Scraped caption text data
○ ○ ○

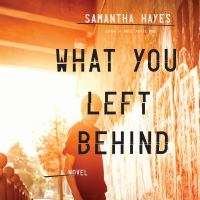 What You Left Behind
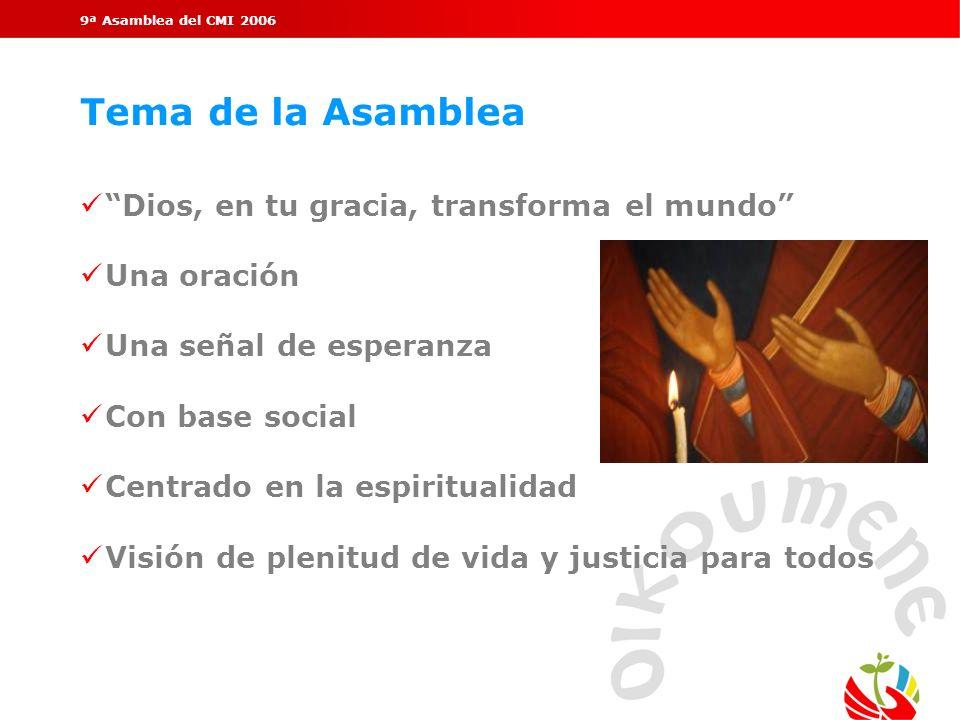 9ª Asamblea del CMI 2006 Tema de la Asamblea Dios, en tu gracia, transforma el mundo Una oración Una señal de esperanza Con base social Centrado en la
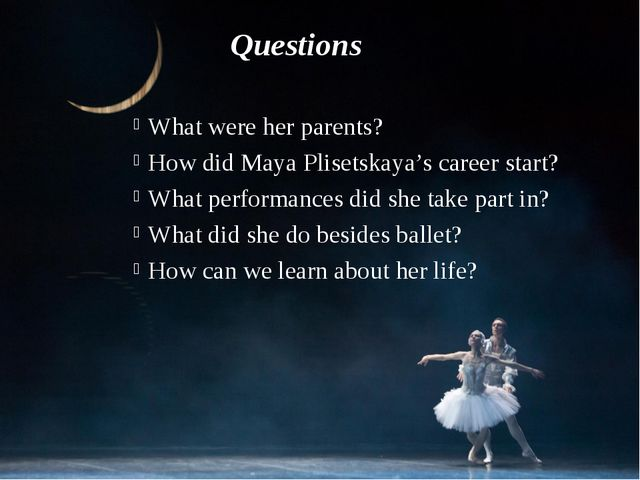 What were her parents? How did Maya Plisetskaya's career start? What performa...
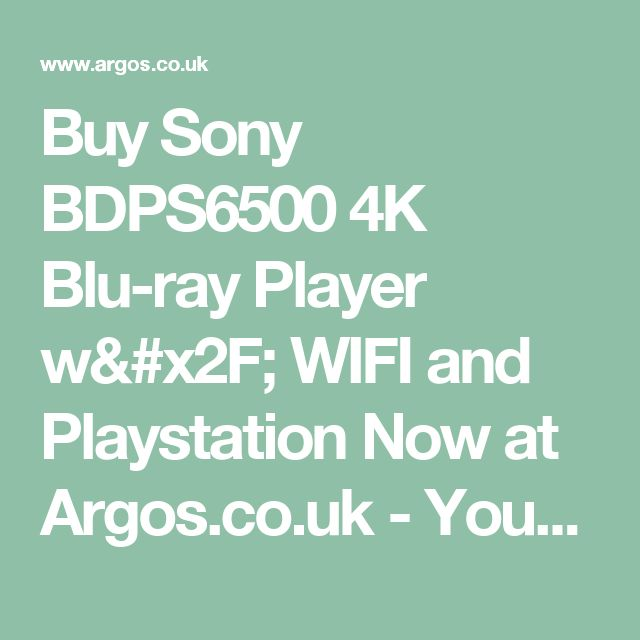 Buy Sony BDPS6500 4K Blu-ray Player w/ WIFI and Playstation Now at Argos.co.uk - Your Online Shop for Blu-ray players, DVD players, blu-ray players and home cinema, Technology.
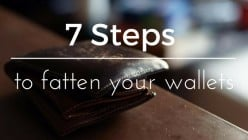 7 Steps to Fatten Your Wallets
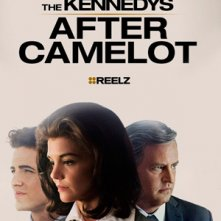 Locandina di The Kennedys - After Camelot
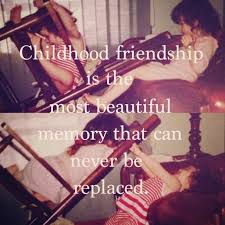Childhood Friends Quotes Beauteous Childhood Friends Quote Quote Number 48 Picture Quotes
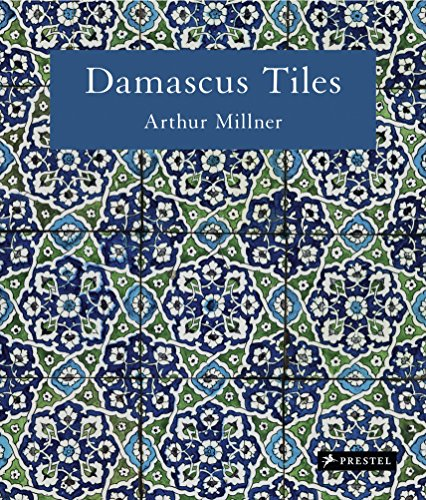 Damascus Tiles: Mamluk and Ottoman Architectural Ceramics from Syria par Arthur Millner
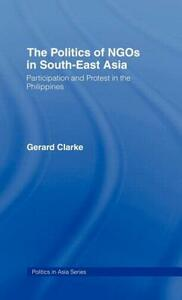 The Politics of NGOs in Southeast Asia: Participation and Protest in the Philippines - Gerard Clarke - cover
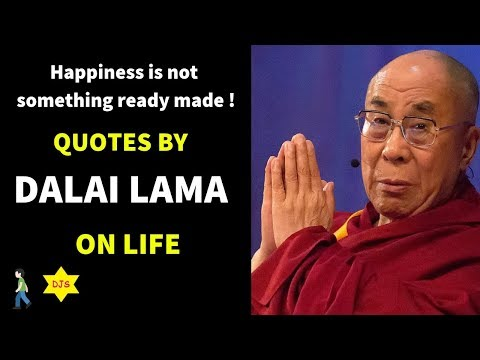 Quotes about happiness - Quotes By Dalai Lama On Life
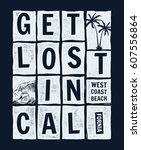 get lost in california slogan...   Shutterstock .eps vector #607556864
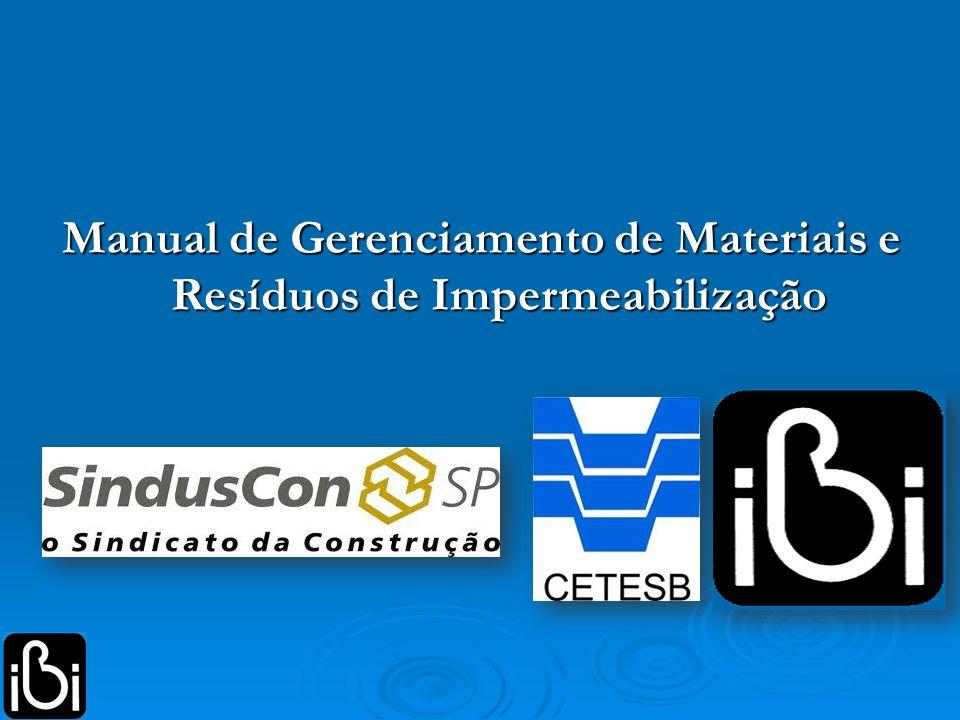 Manual de Gerenciamento de Materiais e Resíduos de Impermeabilização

○ ○ ○

**What the task asks**:
From the line containing "What were her" down to the last line of the records above, repeat every line exactly and nothing else, dropping any pictures.

**Task solution**:
 What were her parents? How did Maya Plisetskaya's career start? What performa...
 Buy Sony BDPS6500 4K Blu-ray Player w/ WIFI and Playstation Now at Argos.co.uk - Your Online Shop for Blu-ray players, DVD players, blu-ray players and home cinema, Technology.
 7 Steps to Fatten Your Wallets
 Locandina di The Kennedys - After Camelot
Childhood Friends Quotes Beauteous Childhood Friends Quote Quote Number 48 Picture Quotes
 Damascus Tiles: Mamluk and Ottoman Architectural Ceramics from Syria par Arthur Millner
 The Politics of NGOs in Southeast Asia: Participation and Protest in the Philippines - Gerard Clarke - cover
 Quotes about happiness - Quotes By Dalai Lama On Life
 get lost in california slogan...   Shutterstock .eps vector #607556864
 Manual de Gerenciamento de Materiais e Resíduos de Impermeabilização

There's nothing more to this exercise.